Marine Le Pen et Tariq Ramadan débattent sur l’immigration Par Ian Hamel (Journaliste) 11H22 14/01/2008
La
fille du chef du Front national, Marine Le Pen, et l’islamologue suisse
Tariq Ramadan s’affrontent lundi soir à Paris sur le thème très porteur
de l’immigration. Mais que peut-il sortir sérieusement d’un tel débat?
C’est le club privé The Kitson,
réservé à des journalistes et à des professionnels de la communication
et du marketing, qui organise ce soir à Paris ce duel entre ces deux
personnalités controversées.
Impossible d’y assister, les 40 places disponibles ont été prises
d’assaut dès l’annonce de cette confrontation, a priori très
alléchante. A mon extrême droite, Marine Le Pen, numéro deux du FN, et
possible candidate à la future élection présidentielle. Face à elle,
l’inclassable Tariq Ramadan, actuellement enseignant en
Grande-Bretagne. Il est l’un des intellectuels musulmans les plus
connus en Europe. Et surtout le seul à oser vouloir concilier Frères musulmans (confrérie fondée par son grand-père Hassan Al-Banna) et Forum social européen.
Le thème de la soirée est prometteur: l’immigration et, en
particulier, les tests ADN que l’on veut imposer aux nouveaux arrivants
en France. Seulement voilà, si le sujet constitue le fonds de commerce
du Front national, Tariq Ramadan n’est absolument pas un spécialiste
des questions d’immigration.
Mise en scène caricaturaleInterviewée par le site bakchich.info,
Marine Le Pen l’a elle-même reconnu: on n’a jamais entendu Tariq
Ramadan "parler de politique d’immigration". Alors pourquoi s’adresser
à un enseignant suisse, qui n’aspire pas à jouer un rôle politique en
France, et qui ne fréquente surtout pas les banlieues?
Il existe pourtant suffisamment d’excellents experts (musulmans ou
non) des politiques migratoires capables de tailler en pièces les
arguments populistes de la fille de Jean-Marie Le Pen, et de dénoncer
sa manipulation des chiffres.
Ce lundi matin, sur le site Oumma.com, le politologue Vincent Geisser, auteur de "Marianne et Allah", se montre très négatif sur la valeur d’un tel échange:
"Nous sommes en présence d’une mise en scène
caricaturale du débat démocratique, une sorte de combat de coqs, où
l’on oppose le supposé “radical musulman“ (Tariq Ramadan) à la
“radicale national-populiste“ (Marine Le Pen)."
L’intitulé de l’article ("Le beau et la Bête. Pourquoi le FN a-t-il
intérêt à débattre avec Tariq Ramadan?") montre clairement les
préférences de Vincent Geisser.
Le politologue pense aussi que Ramadan risque de heurter la mémoire
des Moujahids algériens et des enfants de Moujahids. Jean-Marie Le Pen
ayant été l’"artisan boucher" de la répression coloniale en Algérie. Et
Marine n’a jamais désavoué les actes de son père.

**Entrées fournies:**
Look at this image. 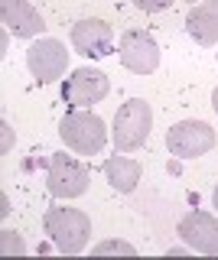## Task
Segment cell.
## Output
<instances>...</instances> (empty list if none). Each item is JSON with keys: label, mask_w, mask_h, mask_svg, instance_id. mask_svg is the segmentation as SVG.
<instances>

**Consignes à suivre:** Pouvez-vous reprendre mot pour mot le passage de l'article sur le débat entre Marine Le Pen et Tariq Ramadan, en commençant par "Ce lundi matin, sur" et en allant jusqu'à "de Vincent Geisser." ?

**Réponse rédigée:**
Ce lundi matin, sur le site Oumma.com, le politologue Vincent Geisser, auteur de "Marianne et Allah", se montre très négatif sur la valeur d’un tel échange:
"Nous sommes en présence d’une mise en scène
caricaturale du débat démocratique, une sorte de combat de coqs, où
l’on oppose le supposé “radical musulman“ (Tariq Ramadan) à la
“radicale national-populiste“ (Marine Le Pen)."
L’intitulé de l’article ("Le beau et la Bête. Pourquoi le FN a-t-il
intérêt à débattre avec Tariq Ramadan?") montre clairement les
préférences de Vincent Geisser.